(Records from a dataset)
------------------------
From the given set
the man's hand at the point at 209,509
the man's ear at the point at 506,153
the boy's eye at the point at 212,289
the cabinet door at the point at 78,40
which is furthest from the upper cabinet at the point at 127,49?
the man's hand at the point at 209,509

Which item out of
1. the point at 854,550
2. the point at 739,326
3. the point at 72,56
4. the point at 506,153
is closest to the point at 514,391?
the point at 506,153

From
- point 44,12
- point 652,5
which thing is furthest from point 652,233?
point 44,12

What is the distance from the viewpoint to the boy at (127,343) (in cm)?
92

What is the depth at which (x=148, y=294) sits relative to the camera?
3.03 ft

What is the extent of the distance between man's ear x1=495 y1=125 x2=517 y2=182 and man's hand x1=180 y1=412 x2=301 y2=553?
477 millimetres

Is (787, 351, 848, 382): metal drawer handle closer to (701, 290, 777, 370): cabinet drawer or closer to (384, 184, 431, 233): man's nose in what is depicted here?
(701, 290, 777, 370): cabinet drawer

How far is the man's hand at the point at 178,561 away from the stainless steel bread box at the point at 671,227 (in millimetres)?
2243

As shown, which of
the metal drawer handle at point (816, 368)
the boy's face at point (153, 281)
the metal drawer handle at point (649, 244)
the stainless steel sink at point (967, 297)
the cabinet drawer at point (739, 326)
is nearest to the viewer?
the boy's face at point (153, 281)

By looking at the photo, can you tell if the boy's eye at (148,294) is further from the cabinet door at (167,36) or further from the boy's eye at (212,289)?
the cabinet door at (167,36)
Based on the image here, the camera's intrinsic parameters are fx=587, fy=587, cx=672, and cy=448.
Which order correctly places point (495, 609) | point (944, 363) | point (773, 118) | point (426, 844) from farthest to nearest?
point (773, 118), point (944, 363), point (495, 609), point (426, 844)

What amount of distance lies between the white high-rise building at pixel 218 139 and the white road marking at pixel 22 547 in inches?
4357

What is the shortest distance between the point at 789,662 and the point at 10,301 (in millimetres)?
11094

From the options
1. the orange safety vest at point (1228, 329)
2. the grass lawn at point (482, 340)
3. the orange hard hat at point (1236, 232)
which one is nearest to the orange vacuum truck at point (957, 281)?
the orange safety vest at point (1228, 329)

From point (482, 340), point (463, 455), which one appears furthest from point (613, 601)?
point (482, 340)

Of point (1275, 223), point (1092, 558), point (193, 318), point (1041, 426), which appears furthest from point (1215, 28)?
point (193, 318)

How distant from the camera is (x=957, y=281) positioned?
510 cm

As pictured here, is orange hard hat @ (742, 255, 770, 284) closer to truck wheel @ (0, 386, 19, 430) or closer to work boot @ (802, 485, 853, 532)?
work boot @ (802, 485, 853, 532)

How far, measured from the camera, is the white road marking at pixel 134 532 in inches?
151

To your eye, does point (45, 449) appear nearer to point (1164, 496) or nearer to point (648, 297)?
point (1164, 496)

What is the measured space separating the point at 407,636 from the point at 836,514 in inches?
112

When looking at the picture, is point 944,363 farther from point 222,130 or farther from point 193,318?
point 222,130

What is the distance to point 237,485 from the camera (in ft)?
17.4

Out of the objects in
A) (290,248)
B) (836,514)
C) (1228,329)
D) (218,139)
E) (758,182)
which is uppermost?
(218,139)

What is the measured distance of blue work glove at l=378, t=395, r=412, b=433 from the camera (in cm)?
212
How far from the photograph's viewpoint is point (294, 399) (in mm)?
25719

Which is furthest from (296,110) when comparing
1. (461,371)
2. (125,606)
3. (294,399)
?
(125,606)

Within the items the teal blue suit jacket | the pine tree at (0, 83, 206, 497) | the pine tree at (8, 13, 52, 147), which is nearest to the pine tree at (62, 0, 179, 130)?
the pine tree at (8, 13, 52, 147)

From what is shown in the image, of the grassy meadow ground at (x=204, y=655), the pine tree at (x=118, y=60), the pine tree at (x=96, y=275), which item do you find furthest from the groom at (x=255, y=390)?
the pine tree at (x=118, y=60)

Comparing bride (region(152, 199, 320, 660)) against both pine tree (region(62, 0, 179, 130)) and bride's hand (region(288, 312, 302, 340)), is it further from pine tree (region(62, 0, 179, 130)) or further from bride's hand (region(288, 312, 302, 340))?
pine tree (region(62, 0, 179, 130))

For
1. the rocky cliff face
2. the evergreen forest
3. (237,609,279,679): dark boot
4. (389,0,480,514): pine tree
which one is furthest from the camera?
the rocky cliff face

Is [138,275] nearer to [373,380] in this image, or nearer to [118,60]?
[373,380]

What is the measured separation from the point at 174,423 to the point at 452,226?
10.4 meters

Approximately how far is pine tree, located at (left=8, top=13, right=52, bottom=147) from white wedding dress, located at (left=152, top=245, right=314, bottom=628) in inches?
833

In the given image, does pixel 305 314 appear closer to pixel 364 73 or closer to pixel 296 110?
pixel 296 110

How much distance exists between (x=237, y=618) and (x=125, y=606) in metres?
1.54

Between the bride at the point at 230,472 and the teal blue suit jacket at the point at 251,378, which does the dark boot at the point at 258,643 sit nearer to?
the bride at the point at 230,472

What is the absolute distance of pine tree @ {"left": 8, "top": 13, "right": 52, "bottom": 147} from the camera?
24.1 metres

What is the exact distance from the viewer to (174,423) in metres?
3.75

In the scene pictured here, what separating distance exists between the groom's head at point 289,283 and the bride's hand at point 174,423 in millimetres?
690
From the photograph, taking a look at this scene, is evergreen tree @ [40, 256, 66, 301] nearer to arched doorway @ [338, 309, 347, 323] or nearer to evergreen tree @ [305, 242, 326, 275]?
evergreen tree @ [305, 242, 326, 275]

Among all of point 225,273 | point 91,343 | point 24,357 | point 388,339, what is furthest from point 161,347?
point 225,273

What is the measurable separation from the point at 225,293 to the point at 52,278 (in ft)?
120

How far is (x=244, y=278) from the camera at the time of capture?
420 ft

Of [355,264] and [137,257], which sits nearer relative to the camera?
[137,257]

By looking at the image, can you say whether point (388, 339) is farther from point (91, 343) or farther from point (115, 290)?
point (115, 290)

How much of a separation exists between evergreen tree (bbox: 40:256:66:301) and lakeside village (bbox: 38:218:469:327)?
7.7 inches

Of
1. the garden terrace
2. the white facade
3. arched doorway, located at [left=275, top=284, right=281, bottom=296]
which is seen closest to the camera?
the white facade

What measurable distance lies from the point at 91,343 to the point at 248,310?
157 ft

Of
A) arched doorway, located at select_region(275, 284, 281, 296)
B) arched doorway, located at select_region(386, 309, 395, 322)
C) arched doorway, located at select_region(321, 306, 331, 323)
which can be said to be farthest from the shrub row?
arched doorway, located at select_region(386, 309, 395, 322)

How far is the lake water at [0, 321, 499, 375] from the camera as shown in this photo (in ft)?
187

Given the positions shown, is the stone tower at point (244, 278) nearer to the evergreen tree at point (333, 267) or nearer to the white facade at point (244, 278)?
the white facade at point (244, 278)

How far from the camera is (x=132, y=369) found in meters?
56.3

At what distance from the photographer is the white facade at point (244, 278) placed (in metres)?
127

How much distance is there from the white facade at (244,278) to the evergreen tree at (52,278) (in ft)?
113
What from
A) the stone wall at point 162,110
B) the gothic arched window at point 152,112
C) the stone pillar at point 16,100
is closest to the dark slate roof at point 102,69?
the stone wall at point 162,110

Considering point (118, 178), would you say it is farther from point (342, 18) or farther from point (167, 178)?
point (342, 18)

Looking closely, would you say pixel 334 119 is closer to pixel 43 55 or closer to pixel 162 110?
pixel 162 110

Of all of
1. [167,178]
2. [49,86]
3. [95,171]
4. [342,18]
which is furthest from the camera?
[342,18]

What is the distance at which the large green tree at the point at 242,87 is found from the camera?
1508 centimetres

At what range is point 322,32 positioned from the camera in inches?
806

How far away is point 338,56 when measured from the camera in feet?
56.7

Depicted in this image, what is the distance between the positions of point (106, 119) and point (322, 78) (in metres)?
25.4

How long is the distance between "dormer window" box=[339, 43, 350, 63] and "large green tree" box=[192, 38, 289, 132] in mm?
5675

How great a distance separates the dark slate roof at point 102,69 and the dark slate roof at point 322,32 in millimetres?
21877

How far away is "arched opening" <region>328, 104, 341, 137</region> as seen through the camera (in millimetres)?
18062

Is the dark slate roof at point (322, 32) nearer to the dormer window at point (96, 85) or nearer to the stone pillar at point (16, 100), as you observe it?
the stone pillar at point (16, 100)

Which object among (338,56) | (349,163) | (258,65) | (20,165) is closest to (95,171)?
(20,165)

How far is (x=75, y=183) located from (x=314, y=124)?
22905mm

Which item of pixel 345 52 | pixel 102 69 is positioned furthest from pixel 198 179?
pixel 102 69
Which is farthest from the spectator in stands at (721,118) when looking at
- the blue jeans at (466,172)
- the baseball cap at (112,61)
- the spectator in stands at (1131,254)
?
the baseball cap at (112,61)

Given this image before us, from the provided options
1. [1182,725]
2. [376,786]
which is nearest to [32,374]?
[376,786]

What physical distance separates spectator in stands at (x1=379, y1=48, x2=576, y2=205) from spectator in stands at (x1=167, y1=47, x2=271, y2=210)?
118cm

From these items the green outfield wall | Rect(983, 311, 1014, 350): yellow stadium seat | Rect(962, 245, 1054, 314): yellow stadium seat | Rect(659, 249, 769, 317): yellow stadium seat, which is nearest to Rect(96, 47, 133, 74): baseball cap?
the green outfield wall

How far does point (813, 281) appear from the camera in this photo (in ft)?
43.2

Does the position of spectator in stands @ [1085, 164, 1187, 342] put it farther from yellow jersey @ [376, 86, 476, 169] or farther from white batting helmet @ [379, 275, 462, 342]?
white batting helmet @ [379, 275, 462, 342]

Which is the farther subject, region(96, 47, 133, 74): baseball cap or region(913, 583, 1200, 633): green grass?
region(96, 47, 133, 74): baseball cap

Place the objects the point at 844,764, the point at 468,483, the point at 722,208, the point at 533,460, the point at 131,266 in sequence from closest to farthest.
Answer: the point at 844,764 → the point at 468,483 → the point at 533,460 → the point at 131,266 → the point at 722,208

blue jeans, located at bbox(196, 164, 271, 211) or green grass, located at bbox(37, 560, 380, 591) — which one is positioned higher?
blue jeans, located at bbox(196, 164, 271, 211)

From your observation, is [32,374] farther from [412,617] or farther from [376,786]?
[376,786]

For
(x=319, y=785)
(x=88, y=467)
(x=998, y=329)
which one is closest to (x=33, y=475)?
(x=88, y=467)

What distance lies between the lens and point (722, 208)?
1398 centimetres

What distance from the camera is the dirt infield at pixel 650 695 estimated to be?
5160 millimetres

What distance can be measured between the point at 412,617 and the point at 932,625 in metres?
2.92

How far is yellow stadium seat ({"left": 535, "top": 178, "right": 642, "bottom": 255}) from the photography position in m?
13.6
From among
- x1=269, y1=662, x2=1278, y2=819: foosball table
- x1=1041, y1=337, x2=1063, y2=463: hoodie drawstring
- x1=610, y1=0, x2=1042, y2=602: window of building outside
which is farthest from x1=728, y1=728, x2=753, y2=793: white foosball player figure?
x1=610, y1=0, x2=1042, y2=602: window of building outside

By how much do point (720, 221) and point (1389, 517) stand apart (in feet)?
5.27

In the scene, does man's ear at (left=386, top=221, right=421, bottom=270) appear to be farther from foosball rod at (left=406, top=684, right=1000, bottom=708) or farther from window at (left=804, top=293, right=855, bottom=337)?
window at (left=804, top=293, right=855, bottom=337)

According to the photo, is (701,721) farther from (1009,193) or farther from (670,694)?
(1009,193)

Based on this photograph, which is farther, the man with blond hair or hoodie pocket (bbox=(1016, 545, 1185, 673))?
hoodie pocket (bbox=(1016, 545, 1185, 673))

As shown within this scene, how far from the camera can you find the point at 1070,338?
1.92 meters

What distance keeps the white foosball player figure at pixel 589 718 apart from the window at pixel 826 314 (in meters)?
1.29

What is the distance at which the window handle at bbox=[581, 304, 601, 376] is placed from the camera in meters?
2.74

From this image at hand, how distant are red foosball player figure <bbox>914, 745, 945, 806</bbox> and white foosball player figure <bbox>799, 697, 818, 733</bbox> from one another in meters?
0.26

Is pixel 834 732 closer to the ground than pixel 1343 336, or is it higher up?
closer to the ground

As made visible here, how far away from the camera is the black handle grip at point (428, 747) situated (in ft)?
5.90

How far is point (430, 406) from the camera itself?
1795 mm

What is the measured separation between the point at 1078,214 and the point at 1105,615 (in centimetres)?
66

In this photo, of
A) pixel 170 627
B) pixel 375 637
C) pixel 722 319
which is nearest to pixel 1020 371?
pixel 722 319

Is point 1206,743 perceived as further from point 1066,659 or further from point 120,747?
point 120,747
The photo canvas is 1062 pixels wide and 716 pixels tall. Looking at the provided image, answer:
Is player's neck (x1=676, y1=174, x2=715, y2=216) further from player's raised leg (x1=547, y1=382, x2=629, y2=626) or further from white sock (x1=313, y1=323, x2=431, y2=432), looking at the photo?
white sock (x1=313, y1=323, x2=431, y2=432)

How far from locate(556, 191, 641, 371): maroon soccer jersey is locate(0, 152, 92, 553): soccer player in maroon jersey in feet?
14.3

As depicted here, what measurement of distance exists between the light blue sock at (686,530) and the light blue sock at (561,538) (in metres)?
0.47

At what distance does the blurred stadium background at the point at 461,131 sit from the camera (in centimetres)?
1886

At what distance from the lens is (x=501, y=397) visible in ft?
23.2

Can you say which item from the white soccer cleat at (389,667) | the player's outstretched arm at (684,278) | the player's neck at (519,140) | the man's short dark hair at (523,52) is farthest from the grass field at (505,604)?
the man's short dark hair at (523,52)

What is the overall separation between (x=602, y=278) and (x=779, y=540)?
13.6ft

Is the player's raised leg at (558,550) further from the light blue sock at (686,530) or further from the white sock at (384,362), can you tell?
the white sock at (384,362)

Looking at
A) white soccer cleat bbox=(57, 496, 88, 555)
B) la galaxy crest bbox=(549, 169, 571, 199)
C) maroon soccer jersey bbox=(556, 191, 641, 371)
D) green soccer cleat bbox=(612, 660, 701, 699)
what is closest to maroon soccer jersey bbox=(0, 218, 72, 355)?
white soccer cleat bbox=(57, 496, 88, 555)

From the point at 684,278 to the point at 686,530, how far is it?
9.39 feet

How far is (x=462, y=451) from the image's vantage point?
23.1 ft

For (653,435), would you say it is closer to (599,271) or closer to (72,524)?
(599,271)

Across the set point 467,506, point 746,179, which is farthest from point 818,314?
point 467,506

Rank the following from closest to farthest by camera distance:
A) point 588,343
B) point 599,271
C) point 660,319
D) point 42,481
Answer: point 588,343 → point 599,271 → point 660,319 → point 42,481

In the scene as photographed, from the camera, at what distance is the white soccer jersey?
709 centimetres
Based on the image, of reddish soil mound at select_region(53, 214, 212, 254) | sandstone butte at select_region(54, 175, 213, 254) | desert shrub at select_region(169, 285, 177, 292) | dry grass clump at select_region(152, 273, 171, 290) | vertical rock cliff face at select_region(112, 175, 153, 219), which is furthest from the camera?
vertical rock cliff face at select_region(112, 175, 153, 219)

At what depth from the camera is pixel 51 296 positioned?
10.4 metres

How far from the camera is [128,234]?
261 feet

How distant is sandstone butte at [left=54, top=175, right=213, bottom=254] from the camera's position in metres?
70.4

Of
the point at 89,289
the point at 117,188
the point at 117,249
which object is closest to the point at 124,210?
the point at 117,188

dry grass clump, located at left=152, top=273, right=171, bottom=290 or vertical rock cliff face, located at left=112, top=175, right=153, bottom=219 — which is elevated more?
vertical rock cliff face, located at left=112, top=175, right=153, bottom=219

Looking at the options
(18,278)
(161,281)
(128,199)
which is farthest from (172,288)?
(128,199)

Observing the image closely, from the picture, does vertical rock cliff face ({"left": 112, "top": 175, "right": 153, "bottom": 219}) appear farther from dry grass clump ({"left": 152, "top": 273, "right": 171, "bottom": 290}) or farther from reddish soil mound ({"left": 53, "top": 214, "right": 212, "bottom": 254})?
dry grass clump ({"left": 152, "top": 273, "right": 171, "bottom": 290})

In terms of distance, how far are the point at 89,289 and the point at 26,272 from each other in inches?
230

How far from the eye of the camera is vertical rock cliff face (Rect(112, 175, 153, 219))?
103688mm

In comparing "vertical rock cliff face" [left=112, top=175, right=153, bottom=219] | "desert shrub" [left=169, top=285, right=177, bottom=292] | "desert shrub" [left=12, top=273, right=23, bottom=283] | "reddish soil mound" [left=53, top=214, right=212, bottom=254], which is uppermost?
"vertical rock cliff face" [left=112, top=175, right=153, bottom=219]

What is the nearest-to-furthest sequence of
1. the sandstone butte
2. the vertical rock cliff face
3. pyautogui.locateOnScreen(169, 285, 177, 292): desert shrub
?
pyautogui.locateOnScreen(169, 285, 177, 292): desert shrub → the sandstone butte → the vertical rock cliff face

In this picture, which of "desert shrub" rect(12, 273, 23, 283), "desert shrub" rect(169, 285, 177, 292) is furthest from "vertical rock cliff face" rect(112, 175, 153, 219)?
------------------------
--- Direction ---
Arrange the records from the line with "Is the player's" through the line with "709 centimetres", inclusive, as a Markdown table with the columns Row and Line. Omit blank lines, number each remaining line in the Row column, and place the line itself in the Line column.

--- Finished task ---
| Row | Line |
|---|---|
| 1 | Is the player's raised leg at (558,550) further from the light blue sock at (686,530) or further from the white sock at (384,362), can you tell? |
| 2 | the white sock at (384,362) |
| 3 | Looking at |
| 4 | A) white soccer cleat bbox=(57, 496, 88, 555) |
| 5 | B) la galaxy crest bbox=(549, 169, 571, 199) |
| 6 | C) maroon soccer jersey bbox=(556, 191, 641, 371) |
| 7 | D) green soccer cleat bbox=(612, 660, 701, 699) |
| 8 | what is closest to maroon soccer jersey bbox=(0, 218, 72, 355)? |
| 9 | white soccer cleat bbox=(57, 496, 88, 555) |
| 10 | From the point at 684,278 to the point at 686,530, how far is it? |
| 11 | 9.39 feet |
| 12 | How far is (x=462, y=451) from the image's vantage point? |
| 13 | 23.1 ft |
| 14 | For (653,435), would you say it is closer to (599,271) or closer to (72,524)? |
| 15 | (599,271) |
| 16 | Across the set point 467,506, point 746,179, which is farthest from point 818,314? |
| 17 | point 467,506 |
| 18 | Rank the following from closest to farthest by camera distance: |
| 19 | A) point 588,343 |
| 20 | B) point 599,271 |
| 21 | C) point 660,319 |
| 22 | D) point 42,481 |
| 23 | Answer: point 588,343 → point 599,271 → point 660,319 → point 42,481 |
| 24 | In the scene as photographed, from the camera, at what distance is the white soccer jersey? |
| 25 | 709 centimetres |